Vik Muniz despontou na cena artística mundial em 1988, quando realizou sua primeira exposição individual em Nova York, apresentando objetos e esculturas que já anunciavam sua habilidade em fundir realidade e ficção, matéria e pensamento, humor e crítica. Nos anos 90, em estratégia decisiva para o desenvolvimento da obra, incorporou a fotografia como mídia essencial do trabalho, reconhecendo nela o canal ideal para discutir questões como ilusionismo e cópia, fundamentos recorrentes e estruturais de seu universo.

Ao longo dos últimos vinte anos, o artista consolidou-se como um dos expoentes da cena contemporânea internacional, realizando exposições em conceituados museus e instituições do mundo, incluindo as bienais de São Paulo, Whitney, Moscou e Veneza. Hoje, sua obra encontra-se representada em acervos notáveis, como os do Museu de Arte Moderna de Nova York, a Tate Galery, em Londres, e o Centro Georges Pompidou, em Paris.

Na exposição atual – “Relicário”, Vik Muniz recupera os objetos da década de 1980, unidos a outros, inéditos, e a peças fotográficas, que tentam configurar a atmosfera de um museu histórico, com simulação de certo perfil etnológico e tradicional.
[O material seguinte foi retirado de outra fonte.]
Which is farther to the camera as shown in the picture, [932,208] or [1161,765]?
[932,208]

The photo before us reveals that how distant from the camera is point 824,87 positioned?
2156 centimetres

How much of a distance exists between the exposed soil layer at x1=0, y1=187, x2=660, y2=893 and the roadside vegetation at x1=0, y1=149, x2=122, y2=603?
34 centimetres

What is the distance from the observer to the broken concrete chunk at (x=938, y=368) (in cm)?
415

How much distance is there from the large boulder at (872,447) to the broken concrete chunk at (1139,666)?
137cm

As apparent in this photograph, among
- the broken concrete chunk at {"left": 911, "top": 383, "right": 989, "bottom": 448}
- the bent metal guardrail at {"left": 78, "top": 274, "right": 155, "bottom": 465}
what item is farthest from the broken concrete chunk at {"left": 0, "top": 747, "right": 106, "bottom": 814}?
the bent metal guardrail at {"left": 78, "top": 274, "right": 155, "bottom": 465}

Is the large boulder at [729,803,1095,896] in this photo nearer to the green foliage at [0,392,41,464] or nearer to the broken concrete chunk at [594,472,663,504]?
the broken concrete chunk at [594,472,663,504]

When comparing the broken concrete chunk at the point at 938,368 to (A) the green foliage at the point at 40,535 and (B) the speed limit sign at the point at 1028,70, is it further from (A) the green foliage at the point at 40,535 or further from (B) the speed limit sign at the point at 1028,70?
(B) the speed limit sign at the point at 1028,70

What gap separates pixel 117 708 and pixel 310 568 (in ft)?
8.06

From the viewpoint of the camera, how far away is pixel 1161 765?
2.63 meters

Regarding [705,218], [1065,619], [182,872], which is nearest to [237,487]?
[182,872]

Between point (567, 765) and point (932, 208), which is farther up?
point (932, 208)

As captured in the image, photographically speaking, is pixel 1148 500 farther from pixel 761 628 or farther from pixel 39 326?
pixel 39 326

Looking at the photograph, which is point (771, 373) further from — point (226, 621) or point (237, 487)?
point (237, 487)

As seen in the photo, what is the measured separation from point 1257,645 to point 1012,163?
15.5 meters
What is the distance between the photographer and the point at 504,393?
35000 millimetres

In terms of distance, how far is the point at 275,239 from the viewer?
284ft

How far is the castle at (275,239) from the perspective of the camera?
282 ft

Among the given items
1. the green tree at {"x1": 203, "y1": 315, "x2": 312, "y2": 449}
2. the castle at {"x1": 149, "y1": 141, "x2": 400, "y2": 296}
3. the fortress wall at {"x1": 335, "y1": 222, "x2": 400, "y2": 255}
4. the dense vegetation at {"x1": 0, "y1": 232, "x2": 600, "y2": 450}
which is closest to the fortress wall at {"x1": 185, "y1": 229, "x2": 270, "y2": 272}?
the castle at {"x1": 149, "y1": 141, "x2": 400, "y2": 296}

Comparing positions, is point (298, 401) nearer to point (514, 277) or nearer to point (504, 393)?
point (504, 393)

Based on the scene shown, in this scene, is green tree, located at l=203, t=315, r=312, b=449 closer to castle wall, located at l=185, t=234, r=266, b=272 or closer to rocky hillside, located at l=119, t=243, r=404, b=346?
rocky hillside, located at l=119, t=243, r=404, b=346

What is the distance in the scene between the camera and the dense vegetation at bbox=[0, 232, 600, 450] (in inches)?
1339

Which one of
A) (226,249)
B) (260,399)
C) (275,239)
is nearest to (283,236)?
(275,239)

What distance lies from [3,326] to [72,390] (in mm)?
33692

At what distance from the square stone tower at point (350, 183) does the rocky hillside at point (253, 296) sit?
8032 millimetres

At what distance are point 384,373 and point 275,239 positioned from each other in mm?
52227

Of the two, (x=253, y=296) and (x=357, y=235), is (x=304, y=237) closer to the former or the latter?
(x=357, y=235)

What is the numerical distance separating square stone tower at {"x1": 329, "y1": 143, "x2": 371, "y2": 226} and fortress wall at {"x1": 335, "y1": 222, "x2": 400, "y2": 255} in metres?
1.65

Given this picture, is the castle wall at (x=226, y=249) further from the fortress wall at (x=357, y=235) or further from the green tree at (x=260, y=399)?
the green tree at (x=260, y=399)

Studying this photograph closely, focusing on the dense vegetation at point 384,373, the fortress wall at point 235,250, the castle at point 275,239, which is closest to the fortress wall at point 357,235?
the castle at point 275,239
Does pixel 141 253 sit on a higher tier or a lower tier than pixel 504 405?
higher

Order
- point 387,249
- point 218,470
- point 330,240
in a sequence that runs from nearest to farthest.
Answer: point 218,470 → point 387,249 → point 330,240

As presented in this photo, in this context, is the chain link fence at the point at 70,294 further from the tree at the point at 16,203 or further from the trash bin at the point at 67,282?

Revestidos por essa ambiência austera e reverente, contudo, os trabalhos resvalam e deslizam para além do espaço físico e seus displays, escarnecendo da própria museologia e, com ela, a História e a Tradição. Objetos e cenas apropriadas da banalidade do cotidiano, engendradas em montagens de extrema ambigüidade e plenas de humor, as obras parecem, desta vez, ‘arrastar’ todo o ambiente para o conflito que já carregam em si mesmas, ou seja, a indeterminação entre o real e o ficcional, o falso e o verdadeiro, a origem e o simulacro e, por fim, a irracionalidade e a lógica.

O aspecto pretensamente documental da exposição nada descreve senão o avesso da idéia de ‘documento’, a sua insuficiência como registro da verdade, permitindo que os objetos e as imagens delirem na incongruência latente do mundo, e se desviem dos regimes convencionais da percepção. Tudo em Vik Muniz tem duplo sentido, e apesar de o artista declarar que “ver é acreditar”, as perguntas que se colocam são sempre: o que vemos? em que podemos acreditar? O desafio da obra é construir a réplica do irreplicável, uma vez que, nela, o modelo é uma idéia tão ilusória quanto da cópia. O simulacro, ali, mantém o real à distância, transgride a representação, mesmo que produzindo os efeitos dessa representação, e nisso reside a sua complexidade. Assim, Vik Muniz proclama a falência das evidências, lançando o espectador à tarefa de enfrentar sua própria ilusão. Seu trabalho é um golpe sorrateiro nas expectativas do senso comum e, em tom de escárnio, realiza uma torção perversa no poder das imagens do mundo contemporâneo.